I had a real nosey round her blog and I do encourage you to pop over and say hi. She writes a beautiful blog with lovely accompanying pictures. I shortlisted a few recipes to try and in the end went with this raspberry bar as it sounded good and I had some fresh raspberries to hand. Her recipe is a gluten and refined sugar free vegan bar. I've made some adjustments as I did not have all the ingredients to hand so mine is not quite gluten free but it's dairy free with minimal refined sugar. I was really pleased that mine turned out almost exactly the same as Bean's. It tastes like a crumble and the sweetened, spiced tart raspberries are the perfect filling. These would be great for lunch boxes or picnics.

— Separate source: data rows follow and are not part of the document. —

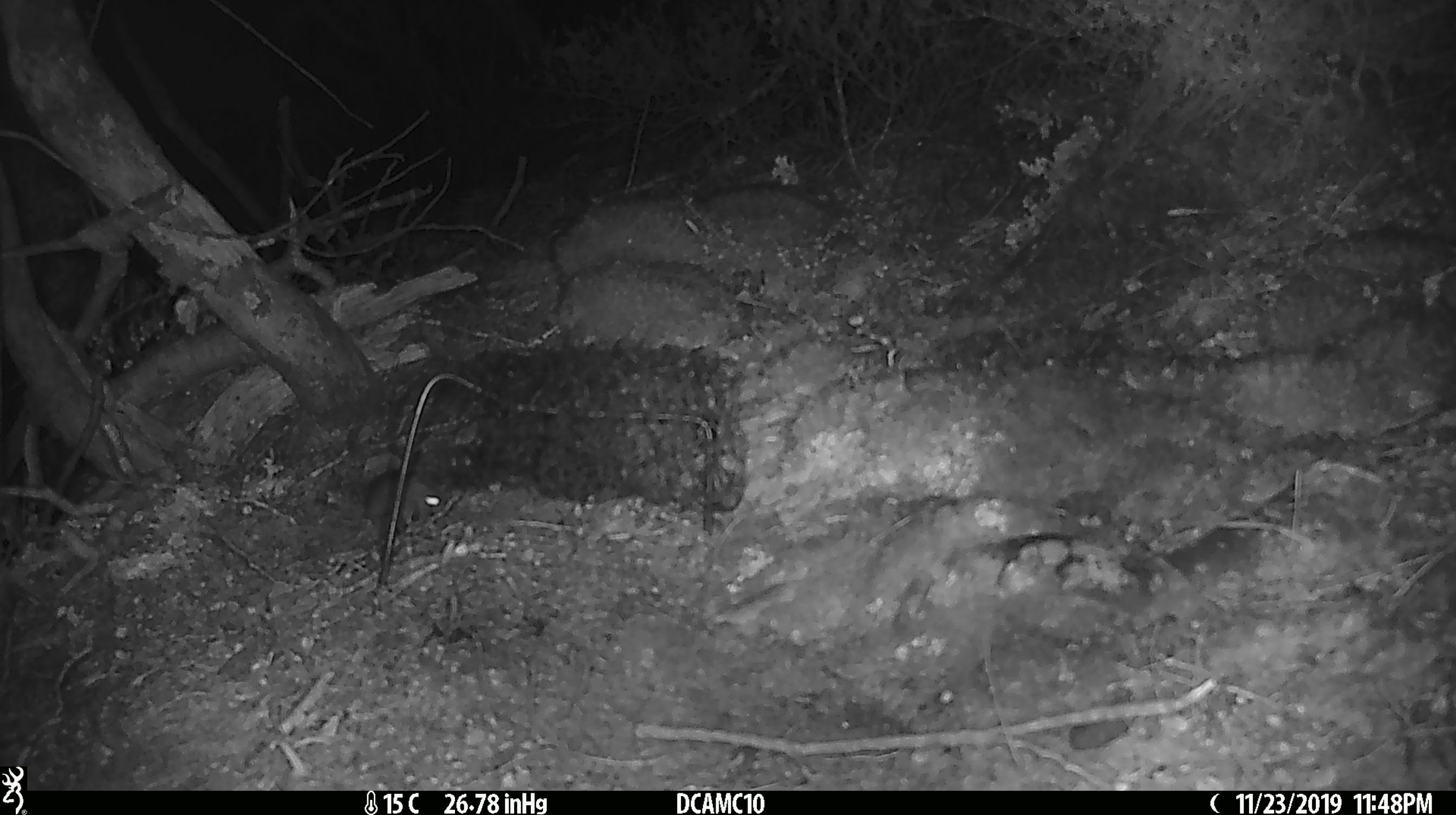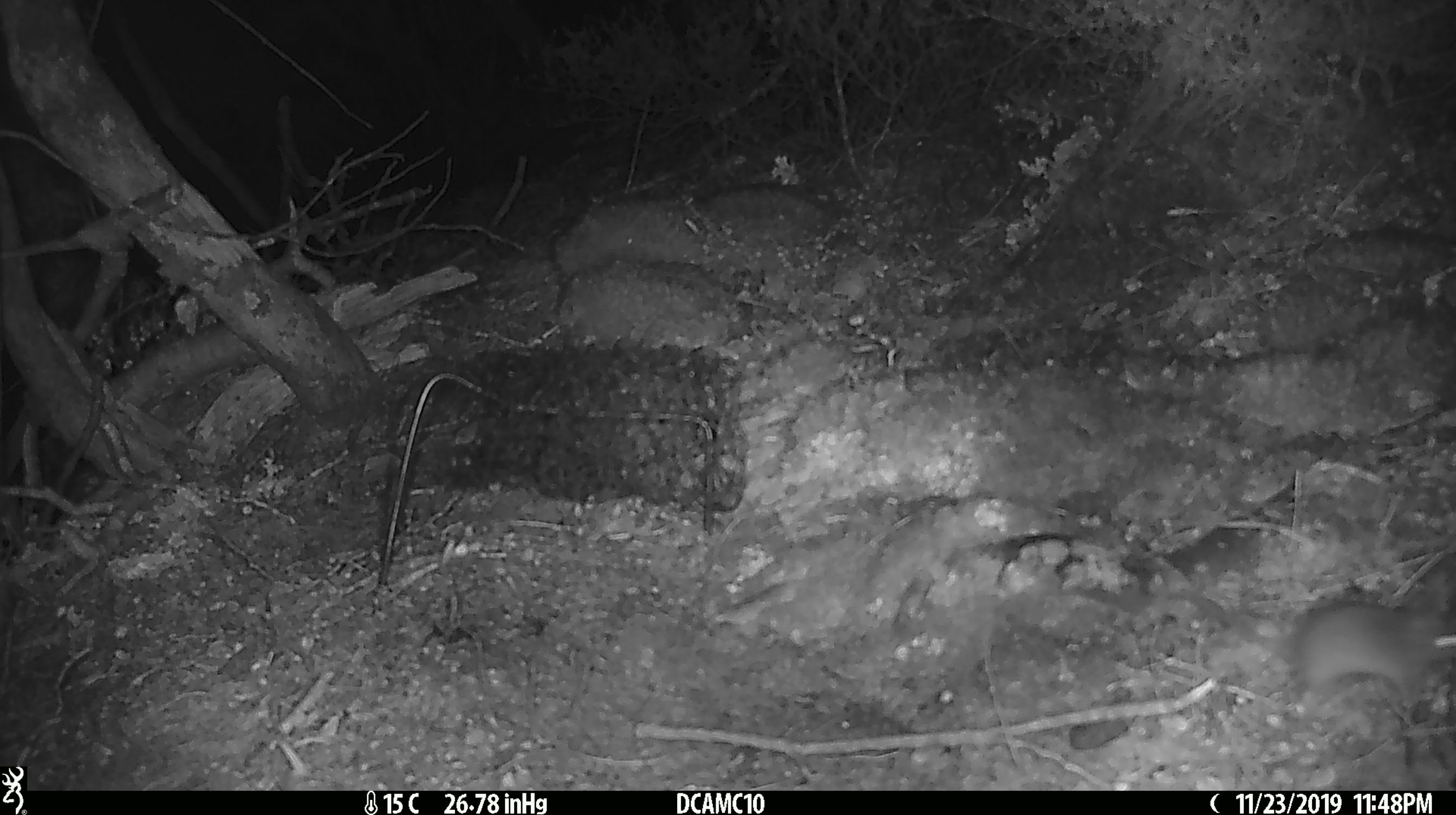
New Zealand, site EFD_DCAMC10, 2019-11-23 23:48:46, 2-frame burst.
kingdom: Animalia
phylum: Chordata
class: Mammalia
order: Rodentia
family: Muridae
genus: Mus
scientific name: Mus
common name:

Other recipes I shortlisted to try are banana coconut cream pie, Vegan GF strawberry banana loaf with walnuts, Health(ier) Peanut (Not Quite) Brittle and Vegan Polenta Pizza.
Recipe adapted from Without Adornment
55g ground almonds
80 g brown rice flour
55g wholemeal flour
100g spelt flour
1 teaspoon baking powder
50g dark brown sugar
100g coconut oil
450g fresh raspberries
4 - 5 tablespoons honey (adjust to taste)
1 teaspoon ground cinnamon
1/2 teaspoon ground nutmeg
- Preheat the oven to 180C.
- In a large bowl, mix the ground almonds, brown rice flour, oats, wholemeal flour, spelt flour, sugar and baking powder.
- Add the coconut oil and rub into the flour mixture with your fingers until it resembles fine breadcrumbs.
- In a separate bowl, mix the honey, spices and raspberries together.
- Spray a traybake tin with non stick spray. Press more than half the flour mixture into the tin and smooth out the top with a spatula.
- Spoon the raspberry layer on top and finish with the remaining crumble mix.
- Bake for approximately 30 - 40 minutes or until golden brown.
- Remove from the oven and allow to cool completely before slicing into squares.